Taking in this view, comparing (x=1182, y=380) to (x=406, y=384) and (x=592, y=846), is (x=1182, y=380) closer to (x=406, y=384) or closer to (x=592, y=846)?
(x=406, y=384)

----

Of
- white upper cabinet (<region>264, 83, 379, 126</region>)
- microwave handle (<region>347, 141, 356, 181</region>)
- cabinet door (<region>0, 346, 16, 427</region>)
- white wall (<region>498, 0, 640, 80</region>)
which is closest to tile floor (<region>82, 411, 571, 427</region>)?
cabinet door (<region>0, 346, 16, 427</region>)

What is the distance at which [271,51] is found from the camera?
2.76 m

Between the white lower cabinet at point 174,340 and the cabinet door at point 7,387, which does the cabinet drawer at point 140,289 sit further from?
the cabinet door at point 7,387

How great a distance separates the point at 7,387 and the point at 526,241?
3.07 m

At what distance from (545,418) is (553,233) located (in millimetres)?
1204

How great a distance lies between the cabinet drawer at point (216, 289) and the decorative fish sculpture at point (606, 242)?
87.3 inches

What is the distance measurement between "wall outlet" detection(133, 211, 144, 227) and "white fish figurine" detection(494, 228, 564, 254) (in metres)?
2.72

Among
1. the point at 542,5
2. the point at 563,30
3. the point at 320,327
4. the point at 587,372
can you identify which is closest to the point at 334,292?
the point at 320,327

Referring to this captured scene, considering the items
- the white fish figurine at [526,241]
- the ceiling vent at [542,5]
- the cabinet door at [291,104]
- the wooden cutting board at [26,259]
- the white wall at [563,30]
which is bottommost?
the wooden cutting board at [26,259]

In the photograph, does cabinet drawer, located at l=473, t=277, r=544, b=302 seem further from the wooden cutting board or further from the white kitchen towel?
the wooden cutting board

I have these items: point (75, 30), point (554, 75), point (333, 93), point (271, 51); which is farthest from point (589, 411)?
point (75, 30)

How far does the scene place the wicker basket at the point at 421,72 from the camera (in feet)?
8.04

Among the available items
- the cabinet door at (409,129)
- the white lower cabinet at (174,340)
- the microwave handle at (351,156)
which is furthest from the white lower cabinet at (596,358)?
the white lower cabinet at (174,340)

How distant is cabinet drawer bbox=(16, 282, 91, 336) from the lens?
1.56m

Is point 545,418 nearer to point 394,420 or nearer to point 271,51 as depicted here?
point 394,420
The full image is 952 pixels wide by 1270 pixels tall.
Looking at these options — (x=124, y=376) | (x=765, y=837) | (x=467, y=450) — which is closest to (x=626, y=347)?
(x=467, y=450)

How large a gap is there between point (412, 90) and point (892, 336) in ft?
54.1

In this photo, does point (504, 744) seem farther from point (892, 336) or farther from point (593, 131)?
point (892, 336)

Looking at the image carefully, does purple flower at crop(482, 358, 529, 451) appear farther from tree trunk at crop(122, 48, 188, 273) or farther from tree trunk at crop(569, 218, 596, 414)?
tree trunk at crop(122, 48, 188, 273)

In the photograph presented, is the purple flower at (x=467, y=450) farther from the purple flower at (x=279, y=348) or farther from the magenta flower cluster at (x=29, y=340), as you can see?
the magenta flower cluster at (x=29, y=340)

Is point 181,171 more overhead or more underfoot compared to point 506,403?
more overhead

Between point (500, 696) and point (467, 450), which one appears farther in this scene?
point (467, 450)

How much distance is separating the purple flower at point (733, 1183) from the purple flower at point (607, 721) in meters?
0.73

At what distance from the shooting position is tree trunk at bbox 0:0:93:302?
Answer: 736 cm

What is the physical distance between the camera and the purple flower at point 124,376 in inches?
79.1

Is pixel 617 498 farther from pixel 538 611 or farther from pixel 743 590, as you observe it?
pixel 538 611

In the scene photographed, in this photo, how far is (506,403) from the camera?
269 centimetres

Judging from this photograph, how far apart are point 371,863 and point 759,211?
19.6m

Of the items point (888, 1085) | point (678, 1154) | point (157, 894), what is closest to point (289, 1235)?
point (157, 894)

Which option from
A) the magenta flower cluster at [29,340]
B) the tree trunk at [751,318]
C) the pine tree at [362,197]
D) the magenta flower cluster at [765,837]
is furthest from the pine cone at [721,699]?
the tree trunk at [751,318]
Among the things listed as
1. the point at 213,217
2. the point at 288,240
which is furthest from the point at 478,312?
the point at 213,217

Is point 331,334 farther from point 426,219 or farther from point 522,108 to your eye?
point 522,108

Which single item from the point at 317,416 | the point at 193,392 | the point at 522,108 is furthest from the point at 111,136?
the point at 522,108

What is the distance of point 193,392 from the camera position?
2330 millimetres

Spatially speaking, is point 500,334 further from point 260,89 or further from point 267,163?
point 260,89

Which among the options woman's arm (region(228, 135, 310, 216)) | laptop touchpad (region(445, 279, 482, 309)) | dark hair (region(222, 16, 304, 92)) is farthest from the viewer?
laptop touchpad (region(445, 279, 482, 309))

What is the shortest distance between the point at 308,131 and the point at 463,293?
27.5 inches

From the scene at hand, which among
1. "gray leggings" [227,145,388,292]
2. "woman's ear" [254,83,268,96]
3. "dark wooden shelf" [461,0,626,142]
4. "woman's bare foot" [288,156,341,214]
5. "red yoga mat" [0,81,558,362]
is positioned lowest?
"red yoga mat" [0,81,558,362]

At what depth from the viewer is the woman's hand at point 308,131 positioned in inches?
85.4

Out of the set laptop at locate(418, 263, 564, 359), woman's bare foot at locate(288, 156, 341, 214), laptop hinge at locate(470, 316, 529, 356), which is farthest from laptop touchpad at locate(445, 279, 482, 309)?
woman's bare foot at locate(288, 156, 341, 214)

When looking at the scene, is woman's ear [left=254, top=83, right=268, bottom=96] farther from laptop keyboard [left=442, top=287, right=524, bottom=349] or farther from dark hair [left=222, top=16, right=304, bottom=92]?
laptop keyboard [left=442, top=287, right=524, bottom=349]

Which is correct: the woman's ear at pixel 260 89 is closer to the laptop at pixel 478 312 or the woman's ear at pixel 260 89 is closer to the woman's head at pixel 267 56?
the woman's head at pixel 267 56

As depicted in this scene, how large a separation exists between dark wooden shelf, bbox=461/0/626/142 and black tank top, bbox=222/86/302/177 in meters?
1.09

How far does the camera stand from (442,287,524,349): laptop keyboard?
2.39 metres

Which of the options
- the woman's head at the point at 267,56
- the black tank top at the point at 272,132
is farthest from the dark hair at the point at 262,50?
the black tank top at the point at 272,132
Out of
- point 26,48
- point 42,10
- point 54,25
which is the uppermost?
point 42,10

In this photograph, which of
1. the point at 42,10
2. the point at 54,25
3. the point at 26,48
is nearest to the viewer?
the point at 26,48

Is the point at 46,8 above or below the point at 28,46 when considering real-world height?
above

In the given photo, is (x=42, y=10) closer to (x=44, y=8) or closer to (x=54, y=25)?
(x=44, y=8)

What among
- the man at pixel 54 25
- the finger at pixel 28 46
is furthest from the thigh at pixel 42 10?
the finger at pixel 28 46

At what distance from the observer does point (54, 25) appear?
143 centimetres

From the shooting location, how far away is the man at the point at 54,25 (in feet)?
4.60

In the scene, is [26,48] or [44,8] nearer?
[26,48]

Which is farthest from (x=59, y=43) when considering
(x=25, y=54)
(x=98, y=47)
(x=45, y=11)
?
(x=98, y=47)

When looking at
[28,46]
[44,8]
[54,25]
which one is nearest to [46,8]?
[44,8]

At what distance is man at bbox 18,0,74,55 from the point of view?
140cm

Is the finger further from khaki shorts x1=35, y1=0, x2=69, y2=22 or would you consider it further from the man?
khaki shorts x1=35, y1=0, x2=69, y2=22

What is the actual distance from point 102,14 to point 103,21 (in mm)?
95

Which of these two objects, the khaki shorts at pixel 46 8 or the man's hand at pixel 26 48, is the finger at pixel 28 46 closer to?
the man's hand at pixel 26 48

----

→ TASK PROMPT:
Locate every line in the rows above that contains the string "microwave", and copy each of those lines.

→ COMPLETE OUTPUT:
- microwave handle (<region>347, 141, 356, 181</region>)
- the microwave handle at (351,156)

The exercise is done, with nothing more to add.